Que recèle ce nom, pardon, cette tasse ?

Un monde de ronrons et surtout un joli paquet d'argent, voilà ce que la chaîne de cafés Starbucks voit au minimum dans le dernier article qu'elle vient de proposer. Ce produit, c'est une tasse en porcelaine vendue au prix de 199 yuans (29,66 dollars) faite sur mesure pour les chats domestiques -ils sont 67 millions en Chine !

Le nouveau produit a été rendu nécessaire par l'économie en pleine croissance des animaux de compagnie en Chine, où les ventes de produits et services liés aux animaux de compagnie ont atteint 172,2 milliards de yuans en 2018.
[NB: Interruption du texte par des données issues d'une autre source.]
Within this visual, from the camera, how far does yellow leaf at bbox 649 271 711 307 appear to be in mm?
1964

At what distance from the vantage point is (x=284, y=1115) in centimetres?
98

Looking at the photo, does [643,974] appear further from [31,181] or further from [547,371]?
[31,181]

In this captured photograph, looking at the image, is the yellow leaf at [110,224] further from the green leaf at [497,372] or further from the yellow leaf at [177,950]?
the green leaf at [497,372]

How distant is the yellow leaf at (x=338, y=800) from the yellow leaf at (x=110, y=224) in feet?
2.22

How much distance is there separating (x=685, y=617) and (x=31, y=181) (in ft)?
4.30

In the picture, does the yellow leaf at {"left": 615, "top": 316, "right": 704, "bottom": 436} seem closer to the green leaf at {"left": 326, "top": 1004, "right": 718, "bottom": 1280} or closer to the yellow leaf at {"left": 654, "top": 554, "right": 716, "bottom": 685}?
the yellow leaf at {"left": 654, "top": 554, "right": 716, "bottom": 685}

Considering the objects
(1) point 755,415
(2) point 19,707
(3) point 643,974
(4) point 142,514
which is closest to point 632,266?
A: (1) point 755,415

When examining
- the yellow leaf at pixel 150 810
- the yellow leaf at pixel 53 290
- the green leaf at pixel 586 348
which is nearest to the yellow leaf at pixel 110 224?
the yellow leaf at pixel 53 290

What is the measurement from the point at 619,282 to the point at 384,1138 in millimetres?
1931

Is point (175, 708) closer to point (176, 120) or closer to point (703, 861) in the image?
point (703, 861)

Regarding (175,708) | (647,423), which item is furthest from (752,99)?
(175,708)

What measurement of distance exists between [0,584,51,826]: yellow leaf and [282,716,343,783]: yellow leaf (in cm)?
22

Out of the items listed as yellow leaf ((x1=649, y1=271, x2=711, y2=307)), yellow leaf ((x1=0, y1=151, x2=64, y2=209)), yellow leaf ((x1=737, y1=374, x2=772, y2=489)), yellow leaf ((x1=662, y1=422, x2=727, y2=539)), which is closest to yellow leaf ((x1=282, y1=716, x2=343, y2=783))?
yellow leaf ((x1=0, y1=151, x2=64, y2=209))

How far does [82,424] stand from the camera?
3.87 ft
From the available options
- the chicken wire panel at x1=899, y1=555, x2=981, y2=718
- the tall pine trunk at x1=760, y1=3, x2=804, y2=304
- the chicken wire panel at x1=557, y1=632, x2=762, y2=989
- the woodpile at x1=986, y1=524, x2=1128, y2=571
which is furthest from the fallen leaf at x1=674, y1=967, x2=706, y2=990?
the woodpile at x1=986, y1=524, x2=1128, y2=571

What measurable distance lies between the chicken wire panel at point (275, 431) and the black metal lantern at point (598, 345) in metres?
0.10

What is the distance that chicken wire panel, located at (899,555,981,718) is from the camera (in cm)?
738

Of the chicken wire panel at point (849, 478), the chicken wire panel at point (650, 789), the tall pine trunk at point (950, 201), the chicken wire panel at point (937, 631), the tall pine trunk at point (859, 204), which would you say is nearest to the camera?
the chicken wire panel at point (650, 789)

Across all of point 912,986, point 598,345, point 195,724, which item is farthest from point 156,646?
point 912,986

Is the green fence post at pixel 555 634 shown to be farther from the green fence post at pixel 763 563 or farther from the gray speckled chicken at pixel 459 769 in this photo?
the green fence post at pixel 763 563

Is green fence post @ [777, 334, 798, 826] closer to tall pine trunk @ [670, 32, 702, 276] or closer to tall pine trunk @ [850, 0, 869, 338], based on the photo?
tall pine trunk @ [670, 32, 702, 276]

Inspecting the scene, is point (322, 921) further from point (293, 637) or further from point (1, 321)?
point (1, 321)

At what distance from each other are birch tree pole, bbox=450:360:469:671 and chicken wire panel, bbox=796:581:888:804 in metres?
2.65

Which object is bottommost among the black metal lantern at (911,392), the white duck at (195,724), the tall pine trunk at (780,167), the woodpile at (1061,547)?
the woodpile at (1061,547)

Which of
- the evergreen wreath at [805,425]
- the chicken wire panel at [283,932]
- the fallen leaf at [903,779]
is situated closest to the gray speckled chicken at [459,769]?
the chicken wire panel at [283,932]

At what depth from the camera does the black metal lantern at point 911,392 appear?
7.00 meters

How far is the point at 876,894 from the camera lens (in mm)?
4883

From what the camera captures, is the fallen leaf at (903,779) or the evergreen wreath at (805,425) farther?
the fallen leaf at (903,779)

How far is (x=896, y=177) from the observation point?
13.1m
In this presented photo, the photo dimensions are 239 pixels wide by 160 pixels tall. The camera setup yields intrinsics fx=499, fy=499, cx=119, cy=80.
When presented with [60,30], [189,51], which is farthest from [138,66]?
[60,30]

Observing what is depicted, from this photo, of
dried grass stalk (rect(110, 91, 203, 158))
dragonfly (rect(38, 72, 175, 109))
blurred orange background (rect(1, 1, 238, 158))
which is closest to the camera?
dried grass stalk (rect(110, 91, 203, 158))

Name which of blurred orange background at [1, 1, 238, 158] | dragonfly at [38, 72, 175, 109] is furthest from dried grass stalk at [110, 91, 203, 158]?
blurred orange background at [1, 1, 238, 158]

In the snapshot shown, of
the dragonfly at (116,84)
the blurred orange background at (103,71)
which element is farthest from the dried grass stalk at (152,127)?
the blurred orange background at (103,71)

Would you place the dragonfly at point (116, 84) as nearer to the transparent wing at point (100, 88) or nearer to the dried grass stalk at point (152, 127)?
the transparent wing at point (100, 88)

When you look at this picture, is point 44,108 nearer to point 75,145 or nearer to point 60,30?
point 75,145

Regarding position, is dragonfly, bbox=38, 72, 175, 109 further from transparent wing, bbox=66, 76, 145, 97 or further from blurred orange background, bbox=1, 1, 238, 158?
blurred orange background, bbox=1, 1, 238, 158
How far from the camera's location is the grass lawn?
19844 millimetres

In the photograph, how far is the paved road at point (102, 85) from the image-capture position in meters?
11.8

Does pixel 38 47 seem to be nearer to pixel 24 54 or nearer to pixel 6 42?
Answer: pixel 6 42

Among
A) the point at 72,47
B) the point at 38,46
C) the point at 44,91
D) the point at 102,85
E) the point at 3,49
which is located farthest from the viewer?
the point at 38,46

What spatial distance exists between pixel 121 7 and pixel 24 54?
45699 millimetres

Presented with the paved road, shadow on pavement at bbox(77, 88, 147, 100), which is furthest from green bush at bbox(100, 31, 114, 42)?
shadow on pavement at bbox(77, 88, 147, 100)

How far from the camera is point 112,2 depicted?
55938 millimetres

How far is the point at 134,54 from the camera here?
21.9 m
Selon un récent rapport de la société de conseil Frost & Sullivan China, la taille du marché de l'année dernière était trois fois supérieure à celle de 2013 et elle devrait atteindre 472,3 milliards de yuans d'ici 2023. Le segment du marché des chats de compagnie, d'une valeur de 60 milliards de yuans, est le deuxième marché le plus important après celui des chiens de compagnie (98,5 milliards de yuans). Il devrait être le plus dynamique.

Rien d'étonnant dont que Starbucks ait jugé bon de lancer un produit spécialisé destiné à ce marché. Mais il est peut-être très possible que l'entreprise n'ait pas anticipé la formidable réponse qui a été constatée. Dès l'instant où Starbucks a lancé sa « tasse patte de chat » en édition limitée, ce fut une véritable frénésie parmi les consommateurs chinois qui possèdent des chats de compagnie.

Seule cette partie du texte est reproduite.